OBJETIVO DO EXERCÍCIO →
Reproduza todos os registros abaixo, linha por linha, sem alterar nenhum caractere.

───── DADOS FORNECIDOS

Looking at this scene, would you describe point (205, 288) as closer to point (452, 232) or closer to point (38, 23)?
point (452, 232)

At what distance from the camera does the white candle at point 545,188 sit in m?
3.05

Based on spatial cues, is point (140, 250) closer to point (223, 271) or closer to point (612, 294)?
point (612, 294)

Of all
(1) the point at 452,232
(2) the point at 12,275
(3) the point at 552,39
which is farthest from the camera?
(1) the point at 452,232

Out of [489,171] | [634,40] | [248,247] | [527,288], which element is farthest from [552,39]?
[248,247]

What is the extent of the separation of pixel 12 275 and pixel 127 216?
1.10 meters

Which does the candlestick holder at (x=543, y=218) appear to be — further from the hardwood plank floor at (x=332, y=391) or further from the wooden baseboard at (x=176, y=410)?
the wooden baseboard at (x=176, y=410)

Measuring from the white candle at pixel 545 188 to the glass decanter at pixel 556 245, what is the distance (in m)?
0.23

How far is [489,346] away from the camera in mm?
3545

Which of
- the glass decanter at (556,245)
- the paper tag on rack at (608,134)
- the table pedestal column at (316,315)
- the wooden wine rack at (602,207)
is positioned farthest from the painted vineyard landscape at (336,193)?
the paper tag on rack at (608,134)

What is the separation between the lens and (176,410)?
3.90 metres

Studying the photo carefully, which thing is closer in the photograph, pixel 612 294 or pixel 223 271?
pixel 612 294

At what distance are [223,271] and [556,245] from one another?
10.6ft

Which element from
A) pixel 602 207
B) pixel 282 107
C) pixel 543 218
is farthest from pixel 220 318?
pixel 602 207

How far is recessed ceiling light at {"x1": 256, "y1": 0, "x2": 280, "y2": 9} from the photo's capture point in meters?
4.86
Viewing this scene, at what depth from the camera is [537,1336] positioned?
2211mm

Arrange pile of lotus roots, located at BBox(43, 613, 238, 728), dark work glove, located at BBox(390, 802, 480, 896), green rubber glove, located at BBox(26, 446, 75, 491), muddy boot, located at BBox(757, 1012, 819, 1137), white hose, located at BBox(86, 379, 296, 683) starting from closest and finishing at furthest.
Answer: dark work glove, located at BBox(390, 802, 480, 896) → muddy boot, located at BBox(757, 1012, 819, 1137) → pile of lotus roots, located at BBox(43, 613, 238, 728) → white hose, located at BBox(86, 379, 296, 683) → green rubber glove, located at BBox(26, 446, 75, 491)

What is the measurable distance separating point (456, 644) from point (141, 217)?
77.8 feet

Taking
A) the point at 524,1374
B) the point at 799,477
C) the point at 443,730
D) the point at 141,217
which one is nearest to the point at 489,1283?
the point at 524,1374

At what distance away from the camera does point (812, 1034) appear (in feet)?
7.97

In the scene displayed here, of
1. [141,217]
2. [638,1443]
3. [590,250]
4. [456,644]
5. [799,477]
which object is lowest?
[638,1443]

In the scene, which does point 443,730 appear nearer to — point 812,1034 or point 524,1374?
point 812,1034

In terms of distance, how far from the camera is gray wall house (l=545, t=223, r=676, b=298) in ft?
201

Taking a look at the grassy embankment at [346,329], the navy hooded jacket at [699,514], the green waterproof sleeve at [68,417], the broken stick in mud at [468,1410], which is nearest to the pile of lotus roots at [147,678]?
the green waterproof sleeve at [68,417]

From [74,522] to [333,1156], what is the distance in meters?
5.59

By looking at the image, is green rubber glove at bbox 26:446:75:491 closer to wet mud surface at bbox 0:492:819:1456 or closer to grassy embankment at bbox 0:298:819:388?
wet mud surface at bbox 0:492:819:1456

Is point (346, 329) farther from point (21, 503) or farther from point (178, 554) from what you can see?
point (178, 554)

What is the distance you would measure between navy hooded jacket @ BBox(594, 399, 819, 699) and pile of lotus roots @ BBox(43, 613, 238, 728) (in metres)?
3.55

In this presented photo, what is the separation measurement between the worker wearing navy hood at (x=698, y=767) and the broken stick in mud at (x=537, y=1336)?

──────────

RESPOSTA ESCRITA →
Looking at this scene, would you describe point (205, 288) as closer to point (452, 232) or closer to point (38, 23)?
point (452, 232)

At what distance from the camera does the white candle at point 545,188 sit in m?
3.05

Based on spatial cues, is point (140, 250) closer to point (223, 271) or closer to point (612, 294)?
point (612, 294)

Of all
(1) the point at 452,232
(2) the point at 12,275
(3) the point at 552,39
which is farthest from the camera?
(1) the point at 452,232

Out of [489,171] | [634,40] | [248,247] | [527,288], which element is farthest from [552,39]?
[248,247]

What is the extent of the separation of pixel 12 275 and pixel 127 216?
1.10 meters

Which does the candlestick holder at (x=543, y=218) appear to be — further from the hardwood plank floor at (x=332, y=391) or further from the wooden baseboard at (x=176, y=410)?
the wooden baseboard at (x=176, y=410)

Measuring from the white candle at pixel 545 188 to the glass decanter at pixel 556 245, what is the distance (in m)?
0.23

How far is [489,346] away from the camera in mm?
3545

Which of
- the glass decanter at (556,245)
- the paper tag on rack at (608,134)
- the table pedestal column at (316,315)
- the wooden wine rack at (602,207)
is positioned farthest from the painted vineyard landscape at (336,193)?
the paper tag on rack at (608,134)

What is the separation between the lens and (176,410)?
3.90 metres

Studying the photo carefully, which thing is closer in the photograph, pixel 612 294 or pixel 223 271?
pixel 612 294

At what distance are [223,271] and [556,245] from one another?
10.6ft

Which element from
A) pixel 602 207
B) pixel 282 107
C) pixel 543 218
is farthest from pixel 220 318?
pixel 602 207

How far is recessed ceiling light at {"x1": 256, "y1": 0, "x2": 280, "y2": 9} from the photo's capture point in meters?
4.86
Viewing this scene, at what depth from the camera is [537,1336] positioned?
2211mm

Arrange pile of lotus roots, located at BBox(43, 613, 238, 728), dark work glove, located at BBox(390, 802, 480, 896), green rubber glove, located at BBox(26, 446, 75, 491), muddy boot, located at BBox(757, 1012, 819, 1137), white hose, located at BBox(86, 379, 296, 683) starting from closest and finishing at furthest.
Answer: dark work glove, located at BBox(390, 802, 480, 896) → muddy boot, located at BBox(757, 1012, 819, 1137) → pile of lotus roots, located at BBox(43, 613, 238, 728) → white hose, located at BBox(86, 379, 296, 683) → green rubber glove, located at BBox(26, 446, 75, 491)

What is the measurable distance separating point (456, 644) from point (141, 217)?
77.8 feet

Taking
A) the point at 524,1374
B) the point at 799,477
C) the point at 443,730
D) the point at 141,217
which one is nearest to the point at 489,1283?
the point at 524,1374

At what distance away from the camera does point (812, 1034) appear (in feet)?
7.97

In the scene displayed here, of
1. [141,217]
2. [638,1443]
3. [590,250]
4. [456,644]
5. [799,477]
which object is lowest?
[638,1443]

In the scene, which does point 443,730 appear nearer to — point 812,1034 or point 524,1374?
point 812,1034

In terms of distance, how far from the camera is gray wall house (l=545, t=223, r=676, b=298) in ft?
201

Taking a look at the grassy embankment at [346,329], the navy hooded jacket at [699,514], the green waterproof sleeve at [68,417], the broken stick in mud at [468,1410], which is nearest to the pile of lotus roots at [147,678]?
the green waterproof sleeve at [68,417]

From [74,522] to [333,1156], what is the distance in meters?
5.59

By looking at the image, is green rubber glove at bbox 26:446:75:491 closer to wet mud surface at bbox 0:492:819:1456 or closer to grassy embankment at bbox 0:298:819:388?
wet mud surface at bbox 0:492:819:1456

Is point (346, 329) farther from point (21, 503) or farther from point (178, 554) from what you can see?
point (178, 554)

What is the distance you would measure between navy hooded jacket @ BBox(594, 399, 819, 699) and pile of lotus roots @ BBox(43, 613, 238, 728) (in metres)?
3.55

In this presented photo, what is the separation measurement between the worker wearing navy hood at (x=698, y=767) and the broken stick in mud at (x=537, y=1336)?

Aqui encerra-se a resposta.